Can you print, word for word, the records from the line containing "In this picture" through the end of the records, including both that line and the last one?
☆ ☆ ☆ ☆
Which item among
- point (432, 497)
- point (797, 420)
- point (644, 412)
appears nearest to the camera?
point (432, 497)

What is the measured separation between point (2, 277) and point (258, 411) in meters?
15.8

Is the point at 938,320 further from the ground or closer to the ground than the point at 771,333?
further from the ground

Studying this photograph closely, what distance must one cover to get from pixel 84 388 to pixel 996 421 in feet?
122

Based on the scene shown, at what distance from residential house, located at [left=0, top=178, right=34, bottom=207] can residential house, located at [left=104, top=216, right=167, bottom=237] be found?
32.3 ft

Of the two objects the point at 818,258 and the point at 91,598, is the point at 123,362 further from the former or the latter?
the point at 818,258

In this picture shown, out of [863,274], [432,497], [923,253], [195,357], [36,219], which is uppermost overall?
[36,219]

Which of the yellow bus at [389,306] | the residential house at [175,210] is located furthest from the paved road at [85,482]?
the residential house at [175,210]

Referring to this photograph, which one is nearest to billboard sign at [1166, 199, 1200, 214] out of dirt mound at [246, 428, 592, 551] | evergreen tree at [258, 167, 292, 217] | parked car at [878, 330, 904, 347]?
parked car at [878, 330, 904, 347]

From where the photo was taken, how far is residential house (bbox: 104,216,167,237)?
☆ ☆ ☆ ☆
CORRECT RESULT |
In this picture shown, out of [863,274], [432,497], [923,253], [195,357], [36,219], which is uppermost overall?
[36,219]

Which of the yellow bus at [389,306] | the residential house at [175,210] is located furthest from the paved road at [85,482]?
the residential house at [175,210]

Referring to this photograph, which one is nearest to billboard sign at [1166, 199, 1200, 214] out of dirt mound at [246, 428, 592, 551] | evergreen tree at [258, 167, 292, 217] | parked car at [878, 330, 904, 347]?
parked car at [878, 330, 904, 347]

From where the photo was taken, how far is residential house (bbox: 104,216,167,237)?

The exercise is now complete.